======== Given passage ========

Our study demonstrates the potential of a transcriptome-enabled, multiplexed, exon capture method to create thousands of informative markers for population genomic and phylogenetic studies in non-model species across the tree of life.

Keywords: Microarray-based exon capture, Phylogenetics, Population genomics, SNP identification, Tamias, Target enrichment

Background

High-throughput, next generation sequencing (NGS) technologies and associated bioinformatics tools have fundamentally changed the scale at which DNA sequence data can be gathered and analyzed [1]. NGS allows for a massive amount of sequence data to be affordably and quickly obtained. In principle, these approaches can be implemented without prior genomic knowledge of the focus species, thus offering tremendous potential for addressing various novel and long-standing evolutionary questions previously hampered by technology and cost [2].

NGS allows researchers to investigate genome-wide molecular, structural, and regulatory mechanisms underlying adaptation, diversification, and speciation [3]. NGS also enables comparative genome scans for polymorphism which can then be used to infer demography and selection [4]. Molecular phylogenetics also benefits from the increasing accessibility of NGS. Large-scale, multi-locus data (i.e., hundreds to thousands of loci) combined with improved analytical tools for inferring gene trees, provides unprecedented opportunities for resolving species phylogenies [5]. Toward this end, a core challenge of population genomic and phylogenetic studies is obtaining a reliable set of orthologous loci from a sufficient number of individuals across populations or species spanning a range of divergences [6]. Even though the cost of NGS continues to fall, most evolutionary labs cannot sequence whole genomes or a large portion of genomic regions from samples spanning divergent clades. Moreover, whole genome data simply is not necessary to answer many research questions. In this context, genome partitioning and targeted re-sequencing of a consistent subset of genomic regions will remain the most cost-effective and analytically straightforward approach for most evolutionary applications. Genome partitioning with targeted DNA capture allows for the selective NGS of thousands of genomic regions [7], facilitating rapid assays of genetic variation. Compared to partitioning methods that search for anonymous markers (i.e. restriction site associated DNA tags, or RADtags [8], DNA capture is expected to be more efficient for finding orthologous markers among divergent genomes [6,9,10]. When applied to exonic regions, DNA capture can also provide information on gene function and evolution. Exon capture involves the hybridization of genomic libraries to short oligonucleotide baits complementary to complete or partial exomes printed on a microarray [7] or attached to magnetic beads in solution [11]. The captured exon-containing DNA fragments of individual or pooled genomic libraries are then eluted from the array and the target-enriched elute is sequenced using an NGS platform. To date, the design of exon capture relies heavily on existing high quality genomic resources (e.g. [12]). However, the genomes of most organisms of ecological and evolutionary interest are yet to be sequenced, which has largely impeded the expansion of DNA capture across the tree of life.

======== Given records ========

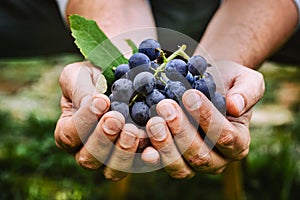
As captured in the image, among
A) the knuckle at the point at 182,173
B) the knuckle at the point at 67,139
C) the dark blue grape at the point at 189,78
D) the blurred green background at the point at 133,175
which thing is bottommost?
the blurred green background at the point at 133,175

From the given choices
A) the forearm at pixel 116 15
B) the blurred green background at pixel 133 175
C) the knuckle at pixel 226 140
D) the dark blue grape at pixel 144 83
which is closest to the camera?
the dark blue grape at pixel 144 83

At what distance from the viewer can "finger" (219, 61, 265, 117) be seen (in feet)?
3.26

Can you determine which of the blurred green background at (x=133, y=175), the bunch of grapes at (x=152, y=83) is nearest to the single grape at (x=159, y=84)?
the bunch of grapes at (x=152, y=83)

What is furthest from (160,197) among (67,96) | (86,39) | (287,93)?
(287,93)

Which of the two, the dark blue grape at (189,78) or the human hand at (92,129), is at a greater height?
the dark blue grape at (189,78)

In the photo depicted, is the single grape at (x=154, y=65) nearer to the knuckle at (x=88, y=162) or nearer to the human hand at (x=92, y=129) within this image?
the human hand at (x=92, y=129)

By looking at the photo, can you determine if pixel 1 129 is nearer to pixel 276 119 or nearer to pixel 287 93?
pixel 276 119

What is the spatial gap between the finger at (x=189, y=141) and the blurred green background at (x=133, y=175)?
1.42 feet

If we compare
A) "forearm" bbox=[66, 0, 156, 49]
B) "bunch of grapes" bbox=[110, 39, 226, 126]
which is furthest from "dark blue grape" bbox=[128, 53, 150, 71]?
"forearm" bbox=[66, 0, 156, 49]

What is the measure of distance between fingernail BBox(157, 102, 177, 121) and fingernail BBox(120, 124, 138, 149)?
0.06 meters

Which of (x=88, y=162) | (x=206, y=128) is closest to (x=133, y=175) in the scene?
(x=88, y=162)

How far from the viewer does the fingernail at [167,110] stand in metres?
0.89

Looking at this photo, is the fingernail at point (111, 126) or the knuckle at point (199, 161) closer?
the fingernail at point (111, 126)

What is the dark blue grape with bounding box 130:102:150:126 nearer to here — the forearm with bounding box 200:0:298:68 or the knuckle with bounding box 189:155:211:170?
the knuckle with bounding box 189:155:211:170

========
======== Given records ========

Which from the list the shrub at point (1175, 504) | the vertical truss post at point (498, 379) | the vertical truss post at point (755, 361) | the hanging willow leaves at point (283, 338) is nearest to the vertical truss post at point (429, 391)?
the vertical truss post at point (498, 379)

========
======== Given records ========

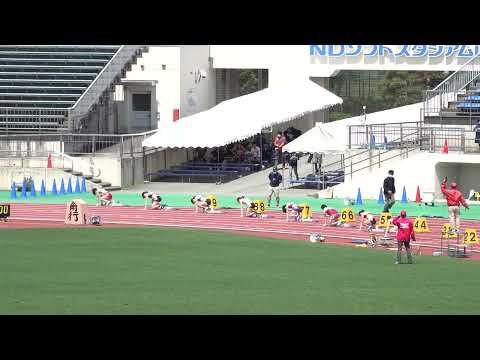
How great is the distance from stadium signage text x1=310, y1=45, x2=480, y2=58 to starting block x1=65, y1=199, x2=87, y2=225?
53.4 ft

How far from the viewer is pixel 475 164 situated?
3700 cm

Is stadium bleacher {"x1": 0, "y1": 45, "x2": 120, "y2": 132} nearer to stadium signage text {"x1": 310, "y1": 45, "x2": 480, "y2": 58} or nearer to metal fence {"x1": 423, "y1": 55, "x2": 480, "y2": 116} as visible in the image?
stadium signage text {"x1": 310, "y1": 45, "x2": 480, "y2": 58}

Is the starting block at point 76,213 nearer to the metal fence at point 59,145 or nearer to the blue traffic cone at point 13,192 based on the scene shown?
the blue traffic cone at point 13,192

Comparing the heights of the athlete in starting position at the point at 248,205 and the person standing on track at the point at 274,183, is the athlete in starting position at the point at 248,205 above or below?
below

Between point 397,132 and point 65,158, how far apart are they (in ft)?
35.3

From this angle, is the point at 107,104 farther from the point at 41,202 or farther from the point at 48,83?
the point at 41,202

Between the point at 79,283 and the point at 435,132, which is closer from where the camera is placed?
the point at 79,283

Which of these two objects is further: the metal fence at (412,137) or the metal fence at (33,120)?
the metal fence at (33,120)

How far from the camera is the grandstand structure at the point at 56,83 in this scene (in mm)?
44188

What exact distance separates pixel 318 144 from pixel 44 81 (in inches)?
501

========

## Exercise set
• a. In the exon capture passage, what are genomic libraries hybridized to during exon capture?
• b. Reproduce word for word the stretch of the exon capture passage that begins at the words "Our study demonstrates" and stops after "species across the tree of life.".

## Answers by item
• a. Short oligonucleotide baits complementary to complete or partial exomes, printed on a microarray or attached to magnetic beads in solution.

• b.
Our study demonstrates the potential of a transcriptome-enabled, multiplexed, exon capture method to create thousands of informative markers for population genomic and phylogenetic studies in non-model species across the tree of life.